屯田小学校に通うアーティストは劇作家・演出家の西脇秀之さんです。
屯田小学校では、8月末に教職員のみなさんへ挨拶と西脇さんによるワークショップを実施しており、おおまかに初日にやってみたいことを伝えた上で、活動初日はあえて子どもたちにおとどけアートや西脇さんのことを知らせずに臨むことになりました。
西脇さんがやってみたいことは「リンゴを1つ置いておく」こと。
リンゴを置くことからどんなことが起こるのか、それを観察するところから活動が始まります。
9月4日(水)、子どもたちには内緒の1日目。
西脇さんは子どもたちの登校時間より一足先に登校して、玄関を通ってすぐのところに机を置いてリンゴを置きました。
うーん、こうかな、それともこっちかな、と位置を微調整する西脇さん。
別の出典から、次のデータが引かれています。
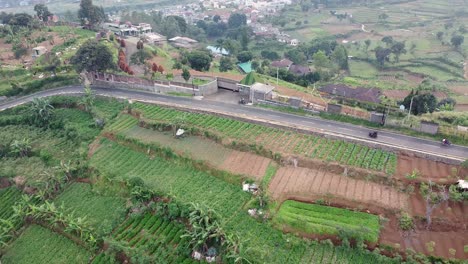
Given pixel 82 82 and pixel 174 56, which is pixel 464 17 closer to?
pixel 174 56

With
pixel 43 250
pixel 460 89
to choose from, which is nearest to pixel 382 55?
pixel 460 89

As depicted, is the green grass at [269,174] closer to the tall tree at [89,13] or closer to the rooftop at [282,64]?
the rooftop at [282,64]

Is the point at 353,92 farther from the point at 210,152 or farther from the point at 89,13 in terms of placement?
the point at 89,13

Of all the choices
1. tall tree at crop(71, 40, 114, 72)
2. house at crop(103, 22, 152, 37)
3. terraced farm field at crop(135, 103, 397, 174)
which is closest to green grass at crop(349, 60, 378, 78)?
terraced farm field at crop(135, 103, 397, 174)

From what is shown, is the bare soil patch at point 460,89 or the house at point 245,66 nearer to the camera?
the bare soil patch at point 460,89

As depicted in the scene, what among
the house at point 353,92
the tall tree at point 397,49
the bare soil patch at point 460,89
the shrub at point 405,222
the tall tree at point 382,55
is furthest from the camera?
the tall tree at point 382,55

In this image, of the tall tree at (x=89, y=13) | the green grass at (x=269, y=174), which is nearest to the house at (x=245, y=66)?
the tall tree at (x=89, y=13)
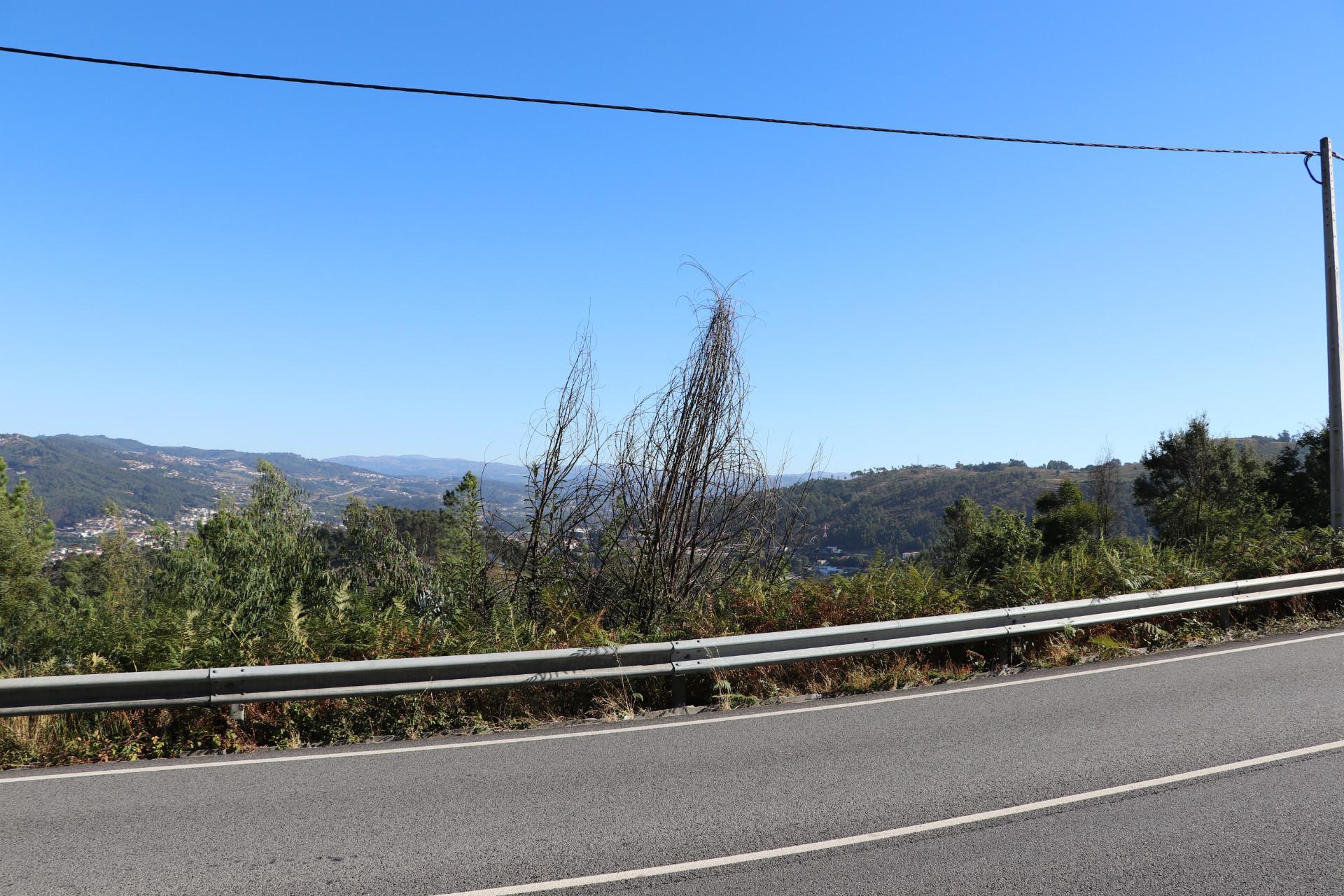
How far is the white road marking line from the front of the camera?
5.57 meters

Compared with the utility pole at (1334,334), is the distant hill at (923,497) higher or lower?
lower

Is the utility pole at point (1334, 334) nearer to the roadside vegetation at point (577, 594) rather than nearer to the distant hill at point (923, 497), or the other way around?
the roadside vegetation at point (577, 594)

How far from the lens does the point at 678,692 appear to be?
23.5ft

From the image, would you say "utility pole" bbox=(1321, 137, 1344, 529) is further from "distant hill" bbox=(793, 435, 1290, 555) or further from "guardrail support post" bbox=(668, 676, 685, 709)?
"distant hill" bbox=(793, 435, 1290, 555)

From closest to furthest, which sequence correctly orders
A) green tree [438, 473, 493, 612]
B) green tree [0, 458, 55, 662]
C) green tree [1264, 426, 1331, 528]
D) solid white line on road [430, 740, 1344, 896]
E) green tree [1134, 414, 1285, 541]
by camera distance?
solid white line on road [430, 740, 1344, 896], green tree [438, 473, 493, 612], green tree [1264, 426, 1331, 528], green tree [1134, 414, 1285, 541], green tree [0, 458, 55, 662]

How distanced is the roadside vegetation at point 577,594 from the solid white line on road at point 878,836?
2759 millimetres

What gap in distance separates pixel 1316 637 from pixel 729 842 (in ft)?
28.3

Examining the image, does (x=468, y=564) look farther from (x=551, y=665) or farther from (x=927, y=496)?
(x=927, y=496)

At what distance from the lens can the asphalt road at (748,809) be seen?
3.99 metres

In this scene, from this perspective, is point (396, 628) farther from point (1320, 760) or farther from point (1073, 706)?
point (1320, 760)

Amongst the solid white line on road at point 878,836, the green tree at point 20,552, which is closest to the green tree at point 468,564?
the solid white line on road at point 878,836

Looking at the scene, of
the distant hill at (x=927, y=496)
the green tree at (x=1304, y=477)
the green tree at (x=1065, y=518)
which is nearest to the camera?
the green tree at (x=1304, y=477)

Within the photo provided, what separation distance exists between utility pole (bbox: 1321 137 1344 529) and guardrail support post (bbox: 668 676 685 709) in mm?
10996

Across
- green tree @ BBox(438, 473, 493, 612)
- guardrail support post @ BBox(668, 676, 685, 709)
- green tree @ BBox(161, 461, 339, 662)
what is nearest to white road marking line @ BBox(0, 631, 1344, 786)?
guardrail support post @ BBox(668, 676, 685, 709)
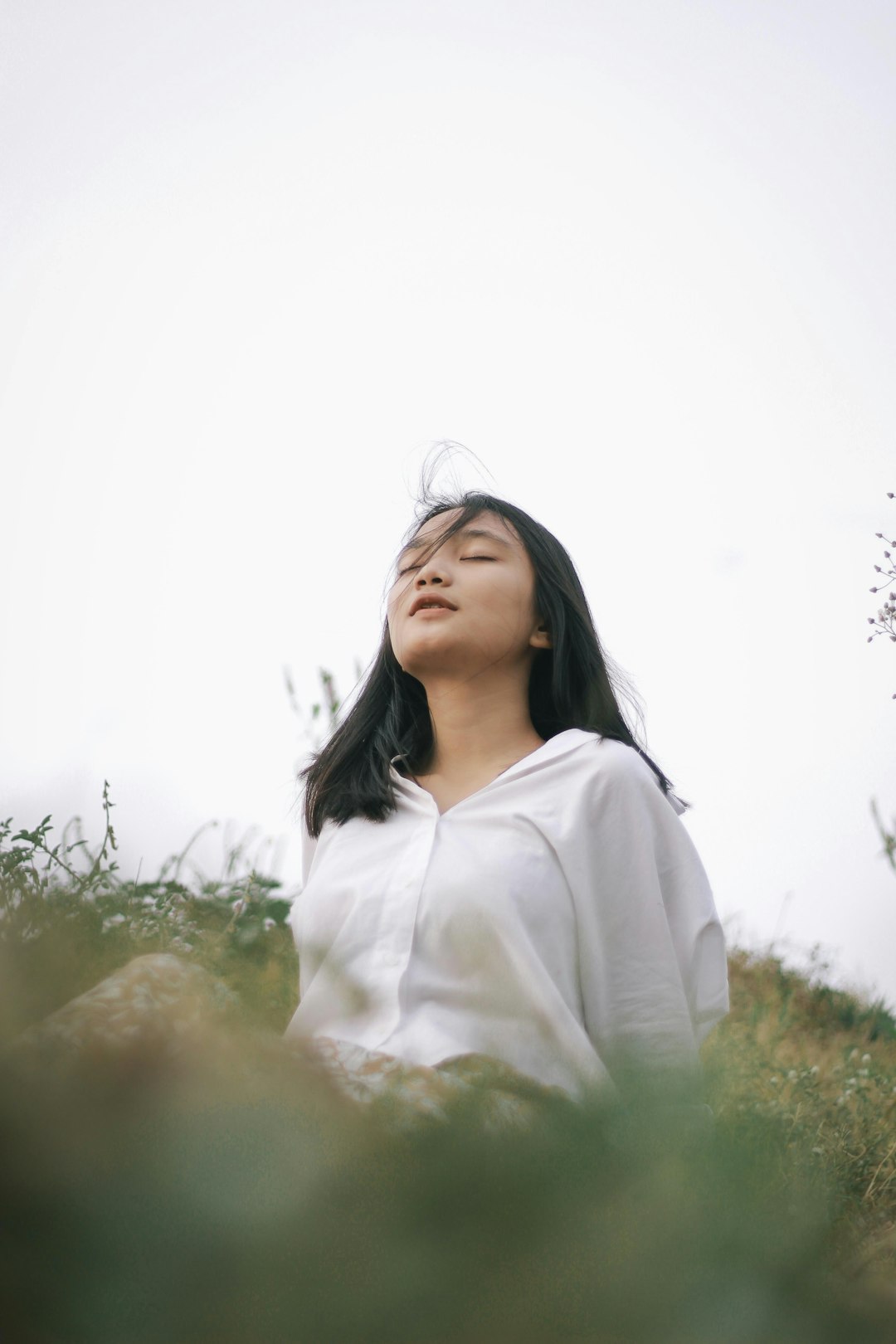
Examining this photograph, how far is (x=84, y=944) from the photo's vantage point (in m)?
0.75

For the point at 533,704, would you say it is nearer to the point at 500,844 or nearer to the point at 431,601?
the point at 431,601

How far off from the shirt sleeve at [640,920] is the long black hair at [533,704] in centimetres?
33

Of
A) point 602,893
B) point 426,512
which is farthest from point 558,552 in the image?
point 602,893

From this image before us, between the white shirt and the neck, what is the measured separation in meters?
0.20

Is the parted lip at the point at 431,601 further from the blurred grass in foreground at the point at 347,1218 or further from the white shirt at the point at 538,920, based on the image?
the blurred grass in foreground at the point at 347,1218

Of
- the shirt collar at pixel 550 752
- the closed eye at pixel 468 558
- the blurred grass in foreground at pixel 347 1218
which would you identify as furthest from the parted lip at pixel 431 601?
the blurred grass in foreground at pixel 347 1218

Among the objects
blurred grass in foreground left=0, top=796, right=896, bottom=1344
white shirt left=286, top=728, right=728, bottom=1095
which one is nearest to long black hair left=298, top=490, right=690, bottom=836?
white shirt left=286, top=728, right=728, bottom=1095

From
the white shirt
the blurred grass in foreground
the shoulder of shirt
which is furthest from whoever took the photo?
the shoulder of shirt

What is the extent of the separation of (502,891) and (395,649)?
2.46 feet

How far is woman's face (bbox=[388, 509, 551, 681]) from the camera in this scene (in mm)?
2637

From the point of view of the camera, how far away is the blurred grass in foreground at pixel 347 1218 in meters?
0.47

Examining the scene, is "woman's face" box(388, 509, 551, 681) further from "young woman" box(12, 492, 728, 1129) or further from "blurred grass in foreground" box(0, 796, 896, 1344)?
"blurred grass in foreground" box(0, 796, 896, 1344)

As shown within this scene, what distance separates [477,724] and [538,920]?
26.7 inches

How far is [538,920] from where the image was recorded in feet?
7.23
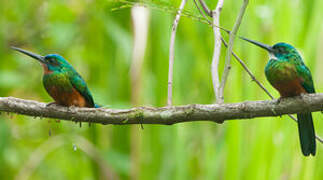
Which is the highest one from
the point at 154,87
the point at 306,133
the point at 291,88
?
the point at 154,87

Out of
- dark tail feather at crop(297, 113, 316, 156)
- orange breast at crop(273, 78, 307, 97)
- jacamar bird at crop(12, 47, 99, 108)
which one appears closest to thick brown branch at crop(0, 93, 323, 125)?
orange breast at crop(273, 78, 307, 97)

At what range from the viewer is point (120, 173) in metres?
3.42

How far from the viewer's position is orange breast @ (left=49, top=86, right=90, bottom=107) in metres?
2.45

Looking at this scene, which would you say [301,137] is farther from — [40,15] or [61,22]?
[40,15]

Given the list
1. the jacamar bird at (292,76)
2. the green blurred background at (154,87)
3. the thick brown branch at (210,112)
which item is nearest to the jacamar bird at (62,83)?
the green blurred background at (154,87)

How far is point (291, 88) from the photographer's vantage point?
213cm

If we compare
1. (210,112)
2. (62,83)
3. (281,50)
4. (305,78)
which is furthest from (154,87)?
(210,112)

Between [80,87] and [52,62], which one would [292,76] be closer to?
[80,87]

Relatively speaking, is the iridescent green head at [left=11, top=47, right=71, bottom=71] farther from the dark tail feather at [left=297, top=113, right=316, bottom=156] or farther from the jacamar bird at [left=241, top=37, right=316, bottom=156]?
the dark tail feather at [left=297, top=113, right=316, bottom=156]

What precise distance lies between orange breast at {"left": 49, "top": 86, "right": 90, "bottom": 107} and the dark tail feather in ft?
3.73

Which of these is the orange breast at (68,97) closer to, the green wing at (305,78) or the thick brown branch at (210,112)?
the thick brown branch at (210,112)

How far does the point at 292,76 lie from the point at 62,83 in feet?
4.07

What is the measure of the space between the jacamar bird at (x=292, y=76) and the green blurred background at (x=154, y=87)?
23 centimetres

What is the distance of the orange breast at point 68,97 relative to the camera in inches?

早くもなんだかこだわりを感じます。
近くのピアノの足元には、録音用のマイクを仕込みます。バレないかちょっぴり不安な様子。
準備ができたら、近くの校長室からひっそりと子どもたちの反応を伺います。
(ちょっと不審かもしれない。。。)
登校時間となり、子どもたちが一気に入ってきます。
気づかずに教室へ向かう子が多い中、気づいた子は様々な反応を見せます。
二度見する子、リンゴを見たまま教室へ行く子、偽物じゃないかと疑う子、先生に質問する子、友達を呼ぶ子、恐る恐る近づく子、何のためらいもなく掴む子、割っていい?と聞く子、今日の給食だと推理する子などなど。そして事情を知りながらも子どもに聞かれてとぼける先生方。
その様子をニコニコ見守る西脇さん。
(やっぱりちょっと不審かもしれない。。。)
あっという間に登校時間が終わり、拠点へ向かいます。
屯田小学校でのおとどけアートの拠点は図書室前にある"ふるさとルーム"。
開校からの年表や郷土資料などが展示されているスペースです。
奥には座面が畳となっている腰掛けもあり、なんだか落ち着く空間。
子どもたちへのアプローチとして、お手紙を書いてきたという西脇さん。
内容を読んでみると、西脇さんのもとに不思議な手紙が届き、そこには屯田小学校に行けと書いてあった。そこで西脇さんはリンゴを使った舞台を作りたいので屯田小学校に協力してほしい!と書かれています。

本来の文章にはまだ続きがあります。